Print, exactly as given, each line of the data from the line containing "Is (x=486, y=468)" up to and including its last line.

Excerpts of spatial question data
——————————

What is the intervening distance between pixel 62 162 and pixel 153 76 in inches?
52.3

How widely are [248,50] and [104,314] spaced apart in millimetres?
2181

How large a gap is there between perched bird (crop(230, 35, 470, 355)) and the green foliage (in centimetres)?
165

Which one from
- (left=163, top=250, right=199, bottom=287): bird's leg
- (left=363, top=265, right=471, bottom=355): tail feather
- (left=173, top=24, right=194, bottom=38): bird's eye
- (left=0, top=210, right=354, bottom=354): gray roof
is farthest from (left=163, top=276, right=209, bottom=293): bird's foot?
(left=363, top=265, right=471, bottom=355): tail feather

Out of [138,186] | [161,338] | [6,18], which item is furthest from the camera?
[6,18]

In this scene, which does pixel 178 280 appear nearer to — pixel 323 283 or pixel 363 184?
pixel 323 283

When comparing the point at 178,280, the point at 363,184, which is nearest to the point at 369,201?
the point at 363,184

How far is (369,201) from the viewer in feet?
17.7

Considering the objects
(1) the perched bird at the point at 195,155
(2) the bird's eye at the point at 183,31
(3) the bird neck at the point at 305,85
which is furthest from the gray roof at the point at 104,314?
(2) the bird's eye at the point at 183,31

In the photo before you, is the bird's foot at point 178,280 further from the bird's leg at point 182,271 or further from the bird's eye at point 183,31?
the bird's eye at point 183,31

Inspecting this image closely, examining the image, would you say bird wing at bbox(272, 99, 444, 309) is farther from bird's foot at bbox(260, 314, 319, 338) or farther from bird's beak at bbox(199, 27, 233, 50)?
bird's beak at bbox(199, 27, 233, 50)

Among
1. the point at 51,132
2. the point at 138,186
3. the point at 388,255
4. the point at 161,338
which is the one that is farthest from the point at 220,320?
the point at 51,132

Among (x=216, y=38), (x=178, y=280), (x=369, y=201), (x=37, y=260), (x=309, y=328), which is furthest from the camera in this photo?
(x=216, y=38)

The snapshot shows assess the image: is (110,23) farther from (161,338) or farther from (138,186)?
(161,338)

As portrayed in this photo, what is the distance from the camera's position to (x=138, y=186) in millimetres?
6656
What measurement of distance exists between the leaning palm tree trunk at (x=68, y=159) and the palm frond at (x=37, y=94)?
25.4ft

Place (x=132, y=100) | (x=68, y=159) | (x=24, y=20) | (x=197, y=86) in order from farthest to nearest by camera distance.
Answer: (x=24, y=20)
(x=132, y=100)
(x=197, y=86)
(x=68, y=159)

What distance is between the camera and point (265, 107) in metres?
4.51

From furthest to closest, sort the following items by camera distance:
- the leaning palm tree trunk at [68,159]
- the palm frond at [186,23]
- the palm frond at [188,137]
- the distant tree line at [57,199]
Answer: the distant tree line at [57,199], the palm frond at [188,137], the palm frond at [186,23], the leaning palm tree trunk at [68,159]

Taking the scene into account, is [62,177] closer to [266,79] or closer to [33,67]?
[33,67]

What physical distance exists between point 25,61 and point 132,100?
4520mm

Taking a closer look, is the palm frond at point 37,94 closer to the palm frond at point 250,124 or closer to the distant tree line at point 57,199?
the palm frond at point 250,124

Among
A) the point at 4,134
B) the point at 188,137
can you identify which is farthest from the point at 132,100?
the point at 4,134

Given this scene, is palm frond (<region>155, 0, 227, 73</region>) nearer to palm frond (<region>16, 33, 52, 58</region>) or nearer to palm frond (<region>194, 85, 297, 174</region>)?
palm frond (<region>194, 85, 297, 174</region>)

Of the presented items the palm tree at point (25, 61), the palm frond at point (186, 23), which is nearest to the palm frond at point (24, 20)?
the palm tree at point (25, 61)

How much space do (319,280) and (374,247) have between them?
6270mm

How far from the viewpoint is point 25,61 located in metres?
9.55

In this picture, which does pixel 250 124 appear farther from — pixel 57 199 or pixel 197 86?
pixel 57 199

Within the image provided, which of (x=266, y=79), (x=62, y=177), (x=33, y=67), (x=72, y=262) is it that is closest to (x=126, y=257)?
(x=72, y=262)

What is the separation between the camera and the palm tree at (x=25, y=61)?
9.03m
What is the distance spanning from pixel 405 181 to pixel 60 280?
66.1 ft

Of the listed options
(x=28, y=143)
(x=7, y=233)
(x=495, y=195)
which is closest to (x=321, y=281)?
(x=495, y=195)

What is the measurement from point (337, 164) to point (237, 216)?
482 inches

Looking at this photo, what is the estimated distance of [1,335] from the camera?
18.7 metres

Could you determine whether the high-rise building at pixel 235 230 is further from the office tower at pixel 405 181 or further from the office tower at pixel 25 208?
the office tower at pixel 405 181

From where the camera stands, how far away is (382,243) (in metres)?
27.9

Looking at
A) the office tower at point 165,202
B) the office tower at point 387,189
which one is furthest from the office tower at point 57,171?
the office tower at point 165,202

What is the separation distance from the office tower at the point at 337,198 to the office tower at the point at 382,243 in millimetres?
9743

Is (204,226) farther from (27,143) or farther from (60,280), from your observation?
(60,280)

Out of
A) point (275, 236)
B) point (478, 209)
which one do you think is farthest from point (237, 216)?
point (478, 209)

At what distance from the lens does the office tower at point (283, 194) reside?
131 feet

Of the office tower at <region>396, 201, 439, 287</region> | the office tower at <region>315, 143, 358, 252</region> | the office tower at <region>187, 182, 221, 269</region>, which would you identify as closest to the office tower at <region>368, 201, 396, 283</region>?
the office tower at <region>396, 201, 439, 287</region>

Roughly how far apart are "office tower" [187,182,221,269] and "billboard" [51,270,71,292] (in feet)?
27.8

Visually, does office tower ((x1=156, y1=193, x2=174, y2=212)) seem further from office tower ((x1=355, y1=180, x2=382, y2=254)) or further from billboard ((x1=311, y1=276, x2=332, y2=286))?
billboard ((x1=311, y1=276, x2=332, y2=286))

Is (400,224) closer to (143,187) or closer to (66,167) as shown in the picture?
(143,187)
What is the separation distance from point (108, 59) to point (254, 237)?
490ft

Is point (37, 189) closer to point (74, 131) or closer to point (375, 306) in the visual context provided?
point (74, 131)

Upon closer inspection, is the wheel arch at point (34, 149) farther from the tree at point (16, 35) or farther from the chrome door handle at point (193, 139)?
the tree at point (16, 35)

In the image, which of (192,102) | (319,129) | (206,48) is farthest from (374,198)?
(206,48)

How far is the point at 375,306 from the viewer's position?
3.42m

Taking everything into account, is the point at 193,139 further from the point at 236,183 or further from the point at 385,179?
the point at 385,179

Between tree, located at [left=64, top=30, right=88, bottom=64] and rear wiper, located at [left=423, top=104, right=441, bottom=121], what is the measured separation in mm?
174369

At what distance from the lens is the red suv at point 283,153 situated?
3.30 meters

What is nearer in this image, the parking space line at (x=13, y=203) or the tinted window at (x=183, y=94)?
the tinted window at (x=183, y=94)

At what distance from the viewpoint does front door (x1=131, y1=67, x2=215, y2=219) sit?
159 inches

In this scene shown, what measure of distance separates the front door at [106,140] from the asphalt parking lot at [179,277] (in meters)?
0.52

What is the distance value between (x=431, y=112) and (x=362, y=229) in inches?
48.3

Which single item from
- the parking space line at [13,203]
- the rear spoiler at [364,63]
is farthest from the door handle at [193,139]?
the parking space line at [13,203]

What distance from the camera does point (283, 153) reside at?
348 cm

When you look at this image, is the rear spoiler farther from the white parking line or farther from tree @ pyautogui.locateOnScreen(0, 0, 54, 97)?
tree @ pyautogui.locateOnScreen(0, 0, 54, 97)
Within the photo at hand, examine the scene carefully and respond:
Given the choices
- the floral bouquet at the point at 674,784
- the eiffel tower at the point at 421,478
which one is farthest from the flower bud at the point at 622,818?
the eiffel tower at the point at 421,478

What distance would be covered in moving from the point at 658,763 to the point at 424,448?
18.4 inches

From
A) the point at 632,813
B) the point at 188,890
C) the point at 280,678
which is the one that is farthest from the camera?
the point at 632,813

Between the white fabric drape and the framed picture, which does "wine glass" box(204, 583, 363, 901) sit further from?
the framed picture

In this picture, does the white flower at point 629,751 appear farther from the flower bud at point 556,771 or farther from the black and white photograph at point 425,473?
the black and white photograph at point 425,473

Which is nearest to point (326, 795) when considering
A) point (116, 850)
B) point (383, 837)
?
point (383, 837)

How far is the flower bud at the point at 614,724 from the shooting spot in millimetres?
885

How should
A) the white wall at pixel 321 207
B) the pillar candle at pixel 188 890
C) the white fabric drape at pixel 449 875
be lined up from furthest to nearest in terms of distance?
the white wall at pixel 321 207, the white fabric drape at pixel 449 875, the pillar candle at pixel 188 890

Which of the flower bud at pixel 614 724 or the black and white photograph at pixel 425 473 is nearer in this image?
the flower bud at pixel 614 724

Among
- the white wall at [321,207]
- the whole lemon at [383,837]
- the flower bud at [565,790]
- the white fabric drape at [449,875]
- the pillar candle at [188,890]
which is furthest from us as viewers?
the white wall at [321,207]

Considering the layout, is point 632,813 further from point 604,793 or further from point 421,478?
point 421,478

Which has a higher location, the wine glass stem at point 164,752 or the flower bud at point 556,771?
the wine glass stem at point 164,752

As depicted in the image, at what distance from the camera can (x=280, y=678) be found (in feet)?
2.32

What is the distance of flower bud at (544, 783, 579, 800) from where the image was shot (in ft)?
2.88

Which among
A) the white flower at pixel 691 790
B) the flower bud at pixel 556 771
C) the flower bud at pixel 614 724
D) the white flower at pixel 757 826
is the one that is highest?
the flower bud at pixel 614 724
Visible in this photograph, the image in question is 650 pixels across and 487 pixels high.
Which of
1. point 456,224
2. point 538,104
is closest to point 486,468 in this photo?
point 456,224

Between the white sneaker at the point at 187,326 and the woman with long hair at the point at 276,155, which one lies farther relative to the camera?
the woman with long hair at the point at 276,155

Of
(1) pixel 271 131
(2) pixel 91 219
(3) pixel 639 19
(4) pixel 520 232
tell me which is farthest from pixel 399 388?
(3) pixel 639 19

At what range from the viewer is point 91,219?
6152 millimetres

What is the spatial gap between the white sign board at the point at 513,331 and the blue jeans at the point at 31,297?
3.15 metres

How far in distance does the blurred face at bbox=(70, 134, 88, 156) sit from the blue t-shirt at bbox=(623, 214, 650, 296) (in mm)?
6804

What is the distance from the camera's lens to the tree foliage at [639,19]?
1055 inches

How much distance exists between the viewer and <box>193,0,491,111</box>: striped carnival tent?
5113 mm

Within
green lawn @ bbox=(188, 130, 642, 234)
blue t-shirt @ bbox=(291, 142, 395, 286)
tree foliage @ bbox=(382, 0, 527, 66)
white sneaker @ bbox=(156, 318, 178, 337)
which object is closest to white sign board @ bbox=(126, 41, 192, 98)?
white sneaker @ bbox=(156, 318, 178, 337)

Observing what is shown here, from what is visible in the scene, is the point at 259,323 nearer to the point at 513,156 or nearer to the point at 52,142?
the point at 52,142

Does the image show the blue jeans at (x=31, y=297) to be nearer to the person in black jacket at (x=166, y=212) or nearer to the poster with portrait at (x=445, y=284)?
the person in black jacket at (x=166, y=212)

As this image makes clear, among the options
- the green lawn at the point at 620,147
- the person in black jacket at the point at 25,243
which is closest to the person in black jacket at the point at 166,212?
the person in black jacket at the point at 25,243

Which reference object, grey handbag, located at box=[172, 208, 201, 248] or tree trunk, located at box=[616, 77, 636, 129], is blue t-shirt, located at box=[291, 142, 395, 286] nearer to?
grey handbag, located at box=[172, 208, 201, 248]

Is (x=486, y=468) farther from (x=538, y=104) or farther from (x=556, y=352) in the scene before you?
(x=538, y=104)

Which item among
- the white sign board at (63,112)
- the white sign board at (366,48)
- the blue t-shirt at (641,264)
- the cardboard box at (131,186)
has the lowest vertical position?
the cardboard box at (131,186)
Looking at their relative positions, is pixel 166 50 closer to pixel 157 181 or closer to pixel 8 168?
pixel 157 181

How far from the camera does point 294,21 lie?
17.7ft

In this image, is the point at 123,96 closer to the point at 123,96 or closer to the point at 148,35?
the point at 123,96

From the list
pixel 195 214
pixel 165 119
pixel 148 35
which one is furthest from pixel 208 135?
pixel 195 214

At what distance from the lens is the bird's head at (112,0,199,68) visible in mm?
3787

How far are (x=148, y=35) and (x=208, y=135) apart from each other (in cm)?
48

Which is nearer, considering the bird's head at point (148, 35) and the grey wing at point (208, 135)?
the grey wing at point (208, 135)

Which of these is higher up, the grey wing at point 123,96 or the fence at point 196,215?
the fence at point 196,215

——————————

#### The answer:
Is (x=486, y=468) farther from (x=538, y=104) or farther from (x=556, y=352) in the scene before you?
(x=538, y=104)

Which item among
- the white sign board at (63,112)
- the white sign board at (366,48)
- the blue t-shirt at (641,264)
- the cardboard box at (131,186)
has the lowest vertical position?
the cardboard box at (131,186)
Looking at their relative positions, is pixel 166 50 closer to pixel 157 181 or closer to pixel 8 168?
pixel 157 181

How far from the camera does point 294,21 lie?
17.7ft

In this image, is the point at 123,96 closer to the point at 123,96 or closer to the point at 148,35?
the point at 123,96

From the list
pixel 195 214
pixel 165 119
pixel 148 35
which one is furthest from pixel 208 135?
pixel 195 214

At what distance from the lens is the bird's head at (112,0,199,68) visible in mm?
3787

How far are (x=148, y=35) and (x=208, y=135) apart from each other (in cm)?
48

Which is nearer, considering the bird's head at point (148, 35) and the grey wing at point (208, 135)?
the grey wing at point (208, 135)

Which of these is higher up, the grey wing at point 123,96 or the fence at point 196,215?
the fence at point 196,215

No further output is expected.